On 11/20/2016 7:29 AM, Brian wrote:
On Sat 19 Nov 2016 at 19:51:06 -0600, Richard Owlett wrote:

On 11/19/2016 5:07 PM, Brian wrote:
On Sat 19 Nov 2016 at 12:51:58 -0600, Richard Owlett wrote:

I use fat16 and fat32 formatted USB flash drives for _EXACTLY_ *ONE*
purpose.
It is to transfer data to/from a Windows machine.
There is NO [nor will there ever be] a network connection between them.

No connection to the internet. No connection to the local network. Has a
Debian machine ever been so emasculated?

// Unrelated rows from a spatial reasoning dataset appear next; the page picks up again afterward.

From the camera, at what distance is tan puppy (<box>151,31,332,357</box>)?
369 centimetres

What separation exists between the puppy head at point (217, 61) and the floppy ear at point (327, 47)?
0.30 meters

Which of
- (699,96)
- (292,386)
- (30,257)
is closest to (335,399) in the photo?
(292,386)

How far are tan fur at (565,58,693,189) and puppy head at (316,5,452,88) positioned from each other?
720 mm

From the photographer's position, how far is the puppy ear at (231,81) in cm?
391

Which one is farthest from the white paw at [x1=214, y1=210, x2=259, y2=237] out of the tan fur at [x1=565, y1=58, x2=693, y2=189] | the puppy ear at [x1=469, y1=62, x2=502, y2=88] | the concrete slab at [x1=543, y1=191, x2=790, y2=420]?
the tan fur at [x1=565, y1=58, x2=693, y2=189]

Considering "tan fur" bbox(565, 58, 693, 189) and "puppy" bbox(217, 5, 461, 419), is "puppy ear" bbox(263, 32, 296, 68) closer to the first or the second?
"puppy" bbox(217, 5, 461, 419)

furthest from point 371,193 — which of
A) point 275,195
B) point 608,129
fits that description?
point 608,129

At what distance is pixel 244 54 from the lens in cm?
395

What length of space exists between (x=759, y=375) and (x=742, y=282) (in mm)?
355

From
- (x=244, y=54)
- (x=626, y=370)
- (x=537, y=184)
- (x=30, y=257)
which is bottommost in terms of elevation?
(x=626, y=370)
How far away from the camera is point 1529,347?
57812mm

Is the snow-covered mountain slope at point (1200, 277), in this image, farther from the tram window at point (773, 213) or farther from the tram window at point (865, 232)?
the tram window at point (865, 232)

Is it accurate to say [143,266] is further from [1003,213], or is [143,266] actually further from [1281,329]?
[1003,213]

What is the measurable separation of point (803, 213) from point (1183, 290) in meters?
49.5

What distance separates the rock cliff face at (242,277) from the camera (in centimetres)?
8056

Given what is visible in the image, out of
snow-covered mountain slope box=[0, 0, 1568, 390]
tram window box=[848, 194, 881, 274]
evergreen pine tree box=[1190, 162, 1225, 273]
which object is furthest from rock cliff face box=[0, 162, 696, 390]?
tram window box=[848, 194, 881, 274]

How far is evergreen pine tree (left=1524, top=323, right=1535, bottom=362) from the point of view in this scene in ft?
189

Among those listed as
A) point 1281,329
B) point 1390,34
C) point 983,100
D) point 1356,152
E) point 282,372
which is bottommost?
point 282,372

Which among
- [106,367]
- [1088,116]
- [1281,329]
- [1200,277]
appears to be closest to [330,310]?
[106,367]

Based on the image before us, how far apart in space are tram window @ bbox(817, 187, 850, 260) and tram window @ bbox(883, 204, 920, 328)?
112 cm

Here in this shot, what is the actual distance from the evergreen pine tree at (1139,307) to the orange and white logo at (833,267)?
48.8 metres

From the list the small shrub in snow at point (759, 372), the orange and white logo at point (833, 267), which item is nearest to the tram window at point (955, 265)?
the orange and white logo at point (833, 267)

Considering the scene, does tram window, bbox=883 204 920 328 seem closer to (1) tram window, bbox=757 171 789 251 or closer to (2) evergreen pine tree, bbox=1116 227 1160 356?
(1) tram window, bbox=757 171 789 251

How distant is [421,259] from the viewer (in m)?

Plus it has nothing to do with
the problem posed.

When I plug one into my Debian machine I want totally unfettered read/write
access.
[when logged in as root or *ANY* user ID]

The recent thread "parted is ALMOST suitable" has a post
with the line

  Wheezy has /etc/udev/rules.d/91-permissions.rules; Jessie doesn't.

Perhaps if you reread that portion of the thread and ask yourself:

  Wheezy has /etc/udev/rules.d/91-permissions.rules; what would happen
  if Jessie did too?

{any one notice a tone of frustration ;/}

No. But we will waited with baited breath for you to report back on the
suggestion.



*NON SRQUITURE* (s)

Sorry. I took "unfettered read/write" access as a user to mean
partition/format in addition to writing a file to the disk.

Doesn't pmount fit the bill if all you want is to read/write?


No.

Maybe the problem is D.E. specific? I'm using MATE and thus Caja as file-manager.
On top menu-bar Places will list identifiers for mountable devices.
Clicking the "identifier" will "mount" the identified device.
It will use information available from /etc/fstab and/or pmount.allow . Neither appears to have an entry equivalent to "any FAT filesystem on plugable device".